Большевики демагогически спекулировали на интересах рабочих, использовали их революционный порыв в своих целях, главной из которых была власть. А власть нужна была для того, чтобы потом обуздать тех же рабочих и превратить их в рабов государства. Меньшевики изучали жизнь рабочих, чтобы сделать ее лучше. Мама стала статистиком, изучала бюджеты рабочих семей, в 1928 году она опубликовала единственную в своем роде книгу - "Очерки рабочего быта", замечательный образец монографического исследования, соединение строгой научности с художественно-образным проникновением в жизнь людей. Подобная книга не появлялась потом уже никогда. В эти годы она работала со Станиславом Густавовичем Струмилиным, впоследствии академиком, создавала вместе с ним и группой энтузиастов советскую статистику труда. Эта страница ее жизни отражена в ее автобиографической новелле "В Воспитательном доме". Они работали в историческом здании бывшего демидовского воспитательного дома на набережной реки Москвы. Название новеллы символично: мама рассказывает, как их "перевоспитывали", когда власти развязали кампанию чисток, за которой стояло все то же неизменное: разделяй людей на гонимых и гонителей и властвуй над теми и другими. А потом статистику труда вообще ликвидировали: положение рабочих становилось все хуже, их жизненный уровень упал намного ниже дореволюционного. Опасные цифры стали государственной тайной. Долгие годы мама работала в различных учреждениях - в Главном управлении североморского пути, в Институте питания - был и такой в годы, когда питание простых людей становилось все хуже. Научной работой "для души" мама занималась дома. Труды ее не печатались, рукописи ложились в плетеную корзину, знакомую мне с детства. Я вспоминаю маму, склонившуюся вечером над письменным столом, у настольной лампы. Голова ее опирается на руку, на плечах теплый платок.

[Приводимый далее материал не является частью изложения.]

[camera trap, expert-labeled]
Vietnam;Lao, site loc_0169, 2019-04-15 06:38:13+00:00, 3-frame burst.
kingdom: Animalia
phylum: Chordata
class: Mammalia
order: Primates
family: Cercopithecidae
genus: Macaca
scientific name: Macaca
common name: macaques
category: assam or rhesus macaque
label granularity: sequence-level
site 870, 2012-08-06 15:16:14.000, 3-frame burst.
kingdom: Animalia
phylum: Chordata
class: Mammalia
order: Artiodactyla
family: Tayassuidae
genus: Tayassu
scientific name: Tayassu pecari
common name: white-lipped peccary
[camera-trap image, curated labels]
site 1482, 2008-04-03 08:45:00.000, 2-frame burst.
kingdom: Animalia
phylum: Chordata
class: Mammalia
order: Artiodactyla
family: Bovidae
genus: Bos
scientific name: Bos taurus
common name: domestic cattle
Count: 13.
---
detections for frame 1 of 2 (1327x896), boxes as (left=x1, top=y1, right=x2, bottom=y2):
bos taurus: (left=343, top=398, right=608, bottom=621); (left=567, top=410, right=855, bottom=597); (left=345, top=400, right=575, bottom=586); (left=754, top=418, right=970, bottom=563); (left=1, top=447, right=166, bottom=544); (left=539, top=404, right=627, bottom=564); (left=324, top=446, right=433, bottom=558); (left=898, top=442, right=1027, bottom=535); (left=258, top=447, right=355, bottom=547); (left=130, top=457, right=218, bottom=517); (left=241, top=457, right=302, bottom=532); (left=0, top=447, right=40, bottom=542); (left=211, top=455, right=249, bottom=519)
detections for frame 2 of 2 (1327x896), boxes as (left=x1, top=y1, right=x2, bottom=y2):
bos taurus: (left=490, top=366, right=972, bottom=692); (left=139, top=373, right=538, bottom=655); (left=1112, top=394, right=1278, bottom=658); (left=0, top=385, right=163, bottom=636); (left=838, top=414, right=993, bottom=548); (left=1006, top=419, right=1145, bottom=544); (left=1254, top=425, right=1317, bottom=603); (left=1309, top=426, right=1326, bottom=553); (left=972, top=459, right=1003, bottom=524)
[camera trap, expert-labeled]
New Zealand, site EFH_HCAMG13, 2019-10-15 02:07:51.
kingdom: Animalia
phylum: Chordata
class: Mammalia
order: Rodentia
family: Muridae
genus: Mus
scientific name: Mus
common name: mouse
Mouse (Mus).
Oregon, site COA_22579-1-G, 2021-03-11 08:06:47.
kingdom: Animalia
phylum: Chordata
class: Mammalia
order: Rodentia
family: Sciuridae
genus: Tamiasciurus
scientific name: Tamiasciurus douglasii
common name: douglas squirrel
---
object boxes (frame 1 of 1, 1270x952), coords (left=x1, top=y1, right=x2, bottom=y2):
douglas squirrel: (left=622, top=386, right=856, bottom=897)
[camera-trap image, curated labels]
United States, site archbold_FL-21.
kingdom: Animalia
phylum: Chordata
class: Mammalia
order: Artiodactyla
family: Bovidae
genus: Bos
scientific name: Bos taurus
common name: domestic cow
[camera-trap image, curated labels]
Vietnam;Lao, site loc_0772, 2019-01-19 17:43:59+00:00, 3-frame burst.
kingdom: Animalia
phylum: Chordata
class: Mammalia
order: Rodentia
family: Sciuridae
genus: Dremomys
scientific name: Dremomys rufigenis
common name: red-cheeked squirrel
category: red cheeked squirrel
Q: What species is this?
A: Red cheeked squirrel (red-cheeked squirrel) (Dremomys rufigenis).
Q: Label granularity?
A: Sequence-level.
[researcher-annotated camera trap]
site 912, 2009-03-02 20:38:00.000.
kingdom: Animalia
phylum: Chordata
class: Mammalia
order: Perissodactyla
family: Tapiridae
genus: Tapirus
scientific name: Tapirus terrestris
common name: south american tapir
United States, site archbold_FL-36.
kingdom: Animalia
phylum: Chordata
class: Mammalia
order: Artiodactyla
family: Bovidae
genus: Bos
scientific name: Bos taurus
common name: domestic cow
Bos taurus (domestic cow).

Это, вероятно, самые дорогие часы ее жизни...

А потом пришли другие времена - в 1960-е годы начали возрождаться науки, уничтоженные в годы сталинщины, вернулась к жизни и статистика. Долгие годы мама работала "в корзину", но вот ее вспомнили, труды ее снова начали печататься. Вспомнили и ее работы двадцатых годов, они стали классикой советской статистики. Это было наградой за годы забвения и молчания. Но жизнь уже клонилась к закату.

А позади были тридцатые и сороковые годы, страшные годы, которые она прошла не сломленная духом, с горячей любовью и преданностью в сердце - к детям и мужу, к науке. Годы, когда потеряла под трамваем ногу моя сестра Люба, сбитая машиной у самых ворот нашего дома. Годы, когда навсегда исчезла где-то в Восточной Сибири мамина любимая сестра Руся, прошедшая тюрьмы всех режимов, от царских до сталинских. Годы чисток, когда мама возвращалась с работы домой с жестокой мигренью, занавешивала окна, ложилась на диване с мокрой повязкой на лбу, лежала так часами. Что происходило в глубине ее души? Это знал, может быть, только папа. Они умели страдать молча.

...Это был жаркий летний день 1937 года. Мама пришла домой с Главного почтамта. Ей вернули денежный перевод, который она послала тете Русе в ссылку. Это был конец, она поняла это сразу. Сестру свою мама больше не увидела - никогда. И эта трагедия прошла с ней через всю ее дальнейшую жизнь.

В детстве я много и тяжело болел. Болезни сопровождались высокой температурой и бредом. И когда затуманенное сознание прояснялось, я всегда видел маму у своей постели, похудевшую, серьезно и тревожно глядевшую на меня слегка исподлобья. Сколько она перенесла из-за меня. Но жалоб от нее никто никогда не слышал. И еще мои болезни неизменно сопровождались мягким теплым прикосновением к моему телу рук доктора Шойхета, опытного детского врача - он спас мою жизнь, немедленно отправив меня в больницу, когда я заболел дифтеритом.

И еще я вижу маму и папу, как они стоят у моей постели, когда я болел воспалением легких, а они только что вернулись из института имени Склифосовского, от Любы - это было в тот зимний день 1938 года, когда с ней случилось все это... Папа обнял маму за плечи, и вот они стоят, молча и печально глядя на меня, как бы ища друг в друге поддержки и опоры.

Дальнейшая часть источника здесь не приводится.